Quoted passage:
::::::::

Historians agree that it was the birth of modern science that caused this spurt. Science is curiosity-driven knowledge that attempts to explain the working of the physical world. Humans did not suddenly develop this curiosity in the 18th century. But they did, for the first time, develop a criterion for judging the correctness of scientific knowledge. This criterion is an experiment. By dropping two balls of different weights and showing that they reach the ground at the same time, Galileo became the world’s first modern experimental scientist. Galileo’s work inspired other scientists to check the predictions of their ideas against experiment, and within a few decades of his death, experiment-based science had established a firm foothold in Europe.

The sole inspiration for science is curiosity. Why does the Moon wax and wane? Why does the sky appear blue at midday and orange at sunset? On a summer day, why does a metal rod feel hotter to the touch than a wooden stick? These are all questions of science. By seeking explanations for such questions, we expand our knowledge of the laws that the physical world obeys. We accept explanations that pass the test of experiment and reject those that don’t.

::::::::

Supplied information:
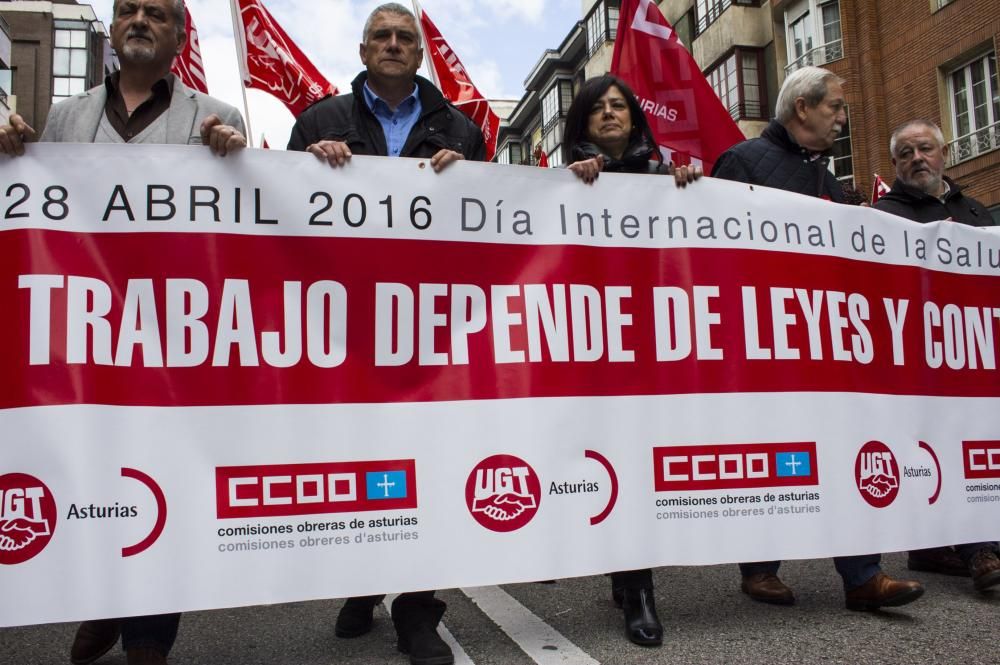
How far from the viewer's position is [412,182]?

::::::::

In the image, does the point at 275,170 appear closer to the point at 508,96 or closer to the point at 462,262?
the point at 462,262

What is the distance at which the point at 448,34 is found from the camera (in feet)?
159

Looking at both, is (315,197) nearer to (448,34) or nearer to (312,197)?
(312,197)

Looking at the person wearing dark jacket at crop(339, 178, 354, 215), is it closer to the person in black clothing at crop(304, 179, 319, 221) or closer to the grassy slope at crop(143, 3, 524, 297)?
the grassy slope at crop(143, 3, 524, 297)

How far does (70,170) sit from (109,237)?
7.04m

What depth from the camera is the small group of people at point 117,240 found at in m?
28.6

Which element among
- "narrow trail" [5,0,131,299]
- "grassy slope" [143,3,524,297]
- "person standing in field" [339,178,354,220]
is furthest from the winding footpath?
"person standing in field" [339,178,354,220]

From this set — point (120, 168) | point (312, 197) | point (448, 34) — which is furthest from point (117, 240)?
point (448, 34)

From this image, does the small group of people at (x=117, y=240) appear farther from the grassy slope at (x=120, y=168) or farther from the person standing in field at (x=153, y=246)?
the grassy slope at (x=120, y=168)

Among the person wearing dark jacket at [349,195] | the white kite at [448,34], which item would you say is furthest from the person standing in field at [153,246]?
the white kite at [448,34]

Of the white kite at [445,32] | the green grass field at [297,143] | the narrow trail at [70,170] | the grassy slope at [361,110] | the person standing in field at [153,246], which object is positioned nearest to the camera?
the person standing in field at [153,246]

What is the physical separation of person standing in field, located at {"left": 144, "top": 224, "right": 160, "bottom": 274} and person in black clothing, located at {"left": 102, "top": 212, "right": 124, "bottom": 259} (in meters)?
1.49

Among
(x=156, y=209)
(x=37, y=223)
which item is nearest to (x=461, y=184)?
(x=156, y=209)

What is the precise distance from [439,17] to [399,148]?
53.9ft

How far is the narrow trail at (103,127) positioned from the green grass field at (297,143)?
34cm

::::::::

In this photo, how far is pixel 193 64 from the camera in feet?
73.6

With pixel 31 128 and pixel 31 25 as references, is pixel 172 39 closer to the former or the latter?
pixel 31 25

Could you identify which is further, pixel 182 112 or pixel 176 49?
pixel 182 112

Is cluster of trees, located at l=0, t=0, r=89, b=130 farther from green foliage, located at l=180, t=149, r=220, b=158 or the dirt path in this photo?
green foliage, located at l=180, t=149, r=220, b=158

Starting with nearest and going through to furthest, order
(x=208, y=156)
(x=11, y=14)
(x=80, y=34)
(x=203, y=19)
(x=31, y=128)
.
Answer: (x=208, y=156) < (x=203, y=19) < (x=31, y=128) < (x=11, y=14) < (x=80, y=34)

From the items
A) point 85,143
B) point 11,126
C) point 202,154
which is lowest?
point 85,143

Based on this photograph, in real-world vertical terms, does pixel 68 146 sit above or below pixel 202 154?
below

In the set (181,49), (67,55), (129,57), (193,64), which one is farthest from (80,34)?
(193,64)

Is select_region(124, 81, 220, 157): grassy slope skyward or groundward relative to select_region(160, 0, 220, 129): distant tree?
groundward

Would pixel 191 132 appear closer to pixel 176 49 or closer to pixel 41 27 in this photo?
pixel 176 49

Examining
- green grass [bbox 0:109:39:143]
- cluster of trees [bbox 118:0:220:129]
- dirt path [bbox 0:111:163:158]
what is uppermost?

::::::::

Work task 1: According to the passage on modern science, what criterion did humans first develop for judging whether scientific knowledge is correct?
Work task 2: Extend the passage on modern science with one further paragraph that picks up after its final sentence.
The material stands apart from the passage on modern science.

Expected answer 1: An experiment.

Expected answer 2:
This explains why the technological revolution gathered pace in the middle of the 18th century. As experimental science started increasing the quality and quantity of our knowledge of the physical world, it allowed us to engineer the world more efficiently to our requirements. Simply put, we can exploit the natural world better if we know the laws it runs on. Before the advent of experimental science, engineering was haphazard, inefficient, and ineffective. Consider civil engineering. Admittedly, humans had been building bridges and buildings, some of them, marvels of architecture, for thousands of years before Newton formulated his laws of motion. Modern construction techniques depend on knowledge of the forces inside beams, columns etc. predicted by Newtons’ laws. So how did people in the pre-Newton era construct buildings and bridges? By trial-and-error and by wasting a lot of energy, time, material, and human lives. The use of Newton’s laws made construction easier, efficient, economical, and safer. Almost every technological development of the last 250 years, from aircraft to laser surgery, and from the internet to electric vehicles, conforms to this blueprint. Simply put, modern technology would not have been possible without experiment-based science.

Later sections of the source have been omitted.